Every line from the one containing "1930 Ford hot rod - Page 6 40812510" to the end of the records below, written out word for word, is the whole answer.
Data to use START
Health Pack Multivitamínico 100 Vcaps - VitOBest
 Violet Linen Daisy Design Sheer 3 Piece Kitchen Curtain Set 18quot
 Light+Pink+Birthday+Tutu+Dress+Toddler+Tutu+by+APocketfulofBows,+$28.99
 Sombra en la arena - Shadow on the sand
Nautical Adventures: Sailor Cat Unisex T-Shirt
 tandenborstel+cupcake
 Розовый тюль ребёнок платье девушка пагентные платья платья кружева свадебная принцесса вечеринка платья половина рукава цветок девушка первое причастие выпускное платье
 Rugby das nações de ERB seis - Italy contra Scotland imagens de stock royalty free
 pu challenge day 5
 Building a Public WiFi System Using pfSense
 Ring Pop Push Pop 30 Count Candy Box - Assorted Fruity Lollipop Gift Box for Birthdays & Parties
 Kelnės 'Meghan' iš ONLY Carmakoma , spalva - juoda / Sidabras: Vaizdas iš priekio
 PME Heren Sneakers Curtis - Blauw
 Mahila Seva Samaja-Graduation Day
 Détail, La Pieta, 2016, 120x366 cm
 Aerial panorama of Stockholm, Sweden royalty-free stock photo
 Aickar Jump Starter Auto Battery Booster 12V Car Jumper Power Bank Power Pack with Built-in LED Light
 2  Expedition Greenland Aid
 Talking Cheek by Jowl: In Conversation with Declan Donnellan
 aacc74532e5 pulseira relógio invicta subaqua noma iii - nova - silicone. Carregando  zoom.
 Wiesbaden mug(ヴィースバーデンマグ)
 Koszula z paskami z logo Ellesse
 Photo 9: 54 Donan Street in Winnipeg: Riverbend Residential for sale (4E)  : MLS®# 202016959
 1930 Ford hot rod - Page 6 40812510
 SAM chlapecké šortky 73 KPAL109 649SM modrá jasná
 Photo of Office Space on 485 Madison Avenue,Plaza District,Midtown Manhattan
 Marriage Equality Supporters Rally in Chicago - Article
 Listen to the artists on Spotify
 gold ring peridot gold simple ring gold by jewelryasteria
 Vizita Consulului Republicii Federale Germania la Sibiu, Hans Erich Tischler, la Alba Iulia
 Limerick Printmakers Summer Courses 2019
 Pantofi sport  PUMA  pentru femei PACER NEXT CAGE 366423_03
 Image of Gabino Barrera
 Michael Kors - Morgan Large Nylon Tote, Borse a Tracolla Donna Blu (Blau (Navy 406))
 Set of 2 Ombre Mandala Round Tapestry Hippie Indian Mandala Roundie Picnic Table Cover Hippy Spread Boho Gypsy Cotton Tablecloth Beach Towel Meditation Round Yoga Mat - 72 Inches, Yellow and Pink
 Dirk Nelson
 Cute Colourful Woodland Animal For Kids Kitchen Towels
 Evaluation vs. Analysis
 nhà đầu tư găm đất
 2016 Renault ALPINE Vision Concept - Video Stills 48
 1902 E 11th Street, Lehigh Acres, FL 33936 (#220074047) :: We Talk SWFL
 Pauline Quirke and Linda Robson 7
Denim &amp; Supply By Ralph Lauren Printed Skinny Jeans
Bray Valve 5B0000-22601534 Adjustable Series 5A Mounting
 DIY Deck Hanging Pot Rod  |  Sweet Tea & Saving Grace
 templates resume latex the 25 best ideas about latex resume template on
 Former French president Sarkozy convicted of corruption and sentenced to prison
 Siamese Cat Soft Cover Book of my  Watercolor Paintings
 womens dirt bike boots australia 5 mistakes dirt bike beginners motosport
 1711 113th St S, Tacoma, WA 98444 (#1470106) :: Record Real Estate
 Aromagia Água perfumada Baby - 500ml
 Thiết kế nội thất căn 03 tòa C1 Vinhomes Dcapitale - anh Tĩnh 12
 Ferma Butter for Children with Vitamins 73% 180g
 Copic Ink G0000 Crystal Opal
Data to use END
*Exercise output*
 1930 Ford hot rod - Page 6 40812510
 SAM chlapecké šortky 73 KPAL109 649SM modrá jasná
 Photo of Office Space on 485 Madison Avenue,Plaza District,Midtown Manhattan
 Marriage Equality Supporters Rally in Chicago - Article
 Listen to the artists on Spotify
 gold ring peridot gold simple ring gold by jewelryasteria
 Vizita Consulului Republicii Federale Germania la Sibiu, Hans Erich Tischler, la Alba Iulia
 Limerick Printmakers Summer Courses 2019
 Pantofi sport  PUMA  pentru femei PACER NEXT CAGE 366423_03
 Image of Gabino Barrera
 Michael Kors - Morgan Large Nylon Tote, Borse a Tracolla Donna Blu (Blau (Navy 406))
 Set of 2 Ombre Mandala Round Tapestry Hippie Indian Mandala Roundie Picnic Table Cover Hippy Spread Boho Gypsy Cotton Tablecloth Beach Towel Meditation Round Yoga Mat - 72 Inches, Yellow and Pink
 Dirk Nelson
 Cute Colourful Woodland Animal For Kids Kitchen Towels
 Evaluation vs. Analysis
 nhà đầu tư găm đất
 2016 Renault ALPINE Vision Concept - Video Stills 48
 1902 E 11th Street, Lehigh Acres, FL 33936 (#220074047) :: We Talk SWFL
 Pauline Quirke and Linda Robson 7
Denim &amp; Supply By Ralph Lauren Printed Skinny Jeans
Bray Valve 5B0000-22601534 Adjustable Series 5A Mounting
 DIY Deck Hanging Pot Rod  |  Sweet Tea & Saving Grace
 templates resume latex the 25 best ideas about latex resume template on
 Former French president Sarkozy convicted of corruption and sentenced to prison
 Siamese Cat Soft Cover Book of my  Watercolor Paintings
 womens dirt bike boots australia 5 mistakes dirt bike beginners motosport
 1711 113th St S, Tacoma, WA 98444 (#1470106) :: Record Real Estate
 Aromagia Água perfumada Baby - 500ml
 Thiết kế nội thất căn 03 tòa C1 Vinhomes Dcapitale - anh Tĩnh 12
 Ferma Butter for Children with Vitamins 73% 180g
 Copic Ink G0000 Crystal Opal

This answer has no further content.